Sometimes the tumor cells themselves become highly responsive to an angiogenic growth factor. For example, a tumor cell may exhibit upregulation of both VEGF and a VEGF receptor, thereby creating an autocrine signal loop. The degree of growth-factor responsiveness varies sharply from one tumor type to another, and even among individual tumors. Kaposi's sarcoma is often highly growth-factor-dependent and also highly angiogenic. For other tumor types, such characterizations have been elusive. However, angiogenic growth factors, including VEGF and bFGF, seem to be commonly expressed among many tumor types. In brief, neovascularization appears to involve a dual effect in which angiogenic growth factors may be produced by and may stimulate both tumor cells and endothelial cells. Likewise, adhesion molecules expressed on both types of cells may promote blood vessel formation.

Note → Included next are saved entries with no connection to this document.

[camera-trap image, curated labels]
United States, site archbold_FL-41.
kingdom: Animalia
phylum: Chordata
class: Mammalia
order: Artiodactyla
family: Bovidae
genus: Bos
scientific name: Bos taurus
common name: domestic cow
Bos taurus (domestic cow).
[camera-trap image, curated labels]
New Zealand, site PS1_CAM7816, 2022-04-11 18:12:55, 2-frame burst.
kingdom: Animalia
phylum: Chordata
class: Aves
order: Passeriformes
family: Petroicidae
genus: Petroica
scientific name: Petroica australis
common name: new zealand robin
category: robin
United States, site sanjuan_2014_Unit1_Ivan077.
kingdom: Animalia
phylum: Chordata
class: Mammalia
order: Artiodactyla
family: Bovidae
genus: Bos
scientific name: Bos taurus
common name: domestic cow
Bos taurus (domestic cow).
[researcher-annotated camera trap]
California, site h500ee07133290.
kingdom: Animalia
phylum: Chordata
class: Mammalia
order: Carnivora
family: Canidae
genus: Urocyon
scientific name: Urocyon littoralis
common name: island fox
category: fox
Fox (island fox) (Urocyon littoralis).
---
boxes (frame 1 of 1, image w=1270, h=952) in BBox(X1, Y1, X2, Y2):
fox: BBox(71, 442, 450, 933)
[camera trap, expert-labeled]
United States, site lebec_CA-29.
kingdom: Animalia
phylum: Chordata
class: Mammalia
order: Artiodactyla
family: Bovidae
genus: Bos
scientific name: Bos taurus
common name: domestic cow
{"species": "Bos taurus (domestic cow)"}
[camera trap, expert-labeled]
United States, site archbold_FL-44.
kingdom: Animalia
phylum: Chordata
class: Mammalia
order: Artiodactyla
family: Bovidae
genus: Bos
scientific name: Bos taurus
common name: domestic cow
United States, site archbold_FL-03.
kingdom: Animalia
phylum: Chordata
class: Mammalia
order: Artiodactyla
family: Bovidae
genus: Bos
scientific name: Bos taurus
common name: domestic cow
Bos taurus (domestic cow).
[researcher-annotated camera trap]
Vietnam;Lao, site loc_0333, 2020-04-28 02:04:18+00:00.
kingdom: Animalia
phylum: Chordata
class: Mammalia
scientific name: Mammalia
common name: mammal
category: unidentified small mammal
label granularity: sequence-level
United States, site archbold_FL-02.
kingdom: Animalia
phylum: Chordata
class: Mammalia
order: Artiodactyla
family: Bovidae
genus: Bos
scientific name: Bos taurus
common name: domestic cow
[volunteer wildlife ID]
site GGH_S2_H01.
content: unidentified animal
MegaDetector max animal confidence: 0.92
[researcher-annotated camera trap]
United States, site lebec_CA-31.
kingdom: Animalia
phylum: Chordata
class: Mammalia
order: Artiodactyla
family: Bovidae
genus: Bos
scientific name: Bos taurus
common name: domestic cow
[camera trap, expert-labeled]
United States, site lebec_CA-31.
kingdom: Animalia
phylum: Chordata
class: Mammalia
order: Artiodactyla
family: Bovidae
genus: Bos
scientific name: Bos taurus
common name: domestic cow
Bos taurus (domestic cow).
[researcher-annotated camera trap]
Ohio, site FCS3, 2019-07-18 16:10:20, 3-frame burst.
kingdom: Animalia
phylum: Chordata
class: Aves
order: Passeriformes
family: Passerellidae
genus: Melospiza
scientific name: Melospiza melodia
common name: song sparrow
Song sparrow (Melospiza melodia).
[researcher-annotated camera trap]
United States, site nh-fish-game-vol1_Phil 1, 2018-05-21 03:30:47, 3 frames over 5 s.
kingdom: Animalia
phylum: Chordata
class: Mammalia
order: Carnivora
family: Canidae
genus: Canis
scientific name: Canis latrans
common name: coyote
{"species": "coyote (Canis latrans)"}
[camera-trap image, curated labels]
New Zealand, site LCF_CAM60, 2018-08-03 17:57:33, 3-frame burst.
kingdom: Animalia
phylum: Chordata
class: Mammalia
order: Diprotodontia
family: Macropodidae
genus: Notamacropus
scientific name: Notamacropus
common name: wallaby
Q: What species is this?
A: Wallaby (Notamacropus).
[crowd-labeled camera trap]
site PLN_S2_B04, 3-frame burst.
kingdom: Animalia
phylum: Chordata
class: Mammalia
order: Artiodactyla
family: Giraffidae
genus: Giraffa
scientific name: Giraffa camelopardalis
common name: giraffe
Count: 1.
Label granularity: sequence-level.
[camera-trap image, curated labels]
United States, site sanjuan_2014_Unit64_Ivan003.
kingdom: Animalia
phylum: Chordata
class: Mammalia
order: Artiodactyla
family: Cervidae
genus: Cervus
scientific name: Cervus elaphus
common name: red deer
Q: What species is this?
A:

Histopathologically, neoangiogenesis begins with local degradation of extracellular matrix or basement membrane, enabling endothelial cells to invade the stroma and migrate. At the molecular level, the process is believed to require not only proteases and growth factors but also cell-surface adhesion molecules and various constituents of the extracellular matrix. At the head of the migrating column, cells proliferate; behind, cells differentiate and organize into tubes, which finally coalesce into loops.
The same characteristics required for tumor vascularization are essential for tumor spread. At the primary tumor, degradation of extracellular matrix facilitates local tissue invasion. Additionally, the degradation combines with the leakiness of tumor neovasculature to enhance the opportunities for tumor-cell entry into blood vessels. At distant host tissues, degradation of extracellular matrix assists extravasation. Lodged in the alien environment of a distant organ's parenchyma, cancer cell demonstrate their malignant potential by utilizing proteases, growth factors, and extracellular contacts to invade tissue and stimulate further angiogenesis.
The main aim of our lab is to screen the effects of different environmental toxicants on angiogenesis and also to study the effects of different indigenous plants to find suitable candidates for cancer treatment.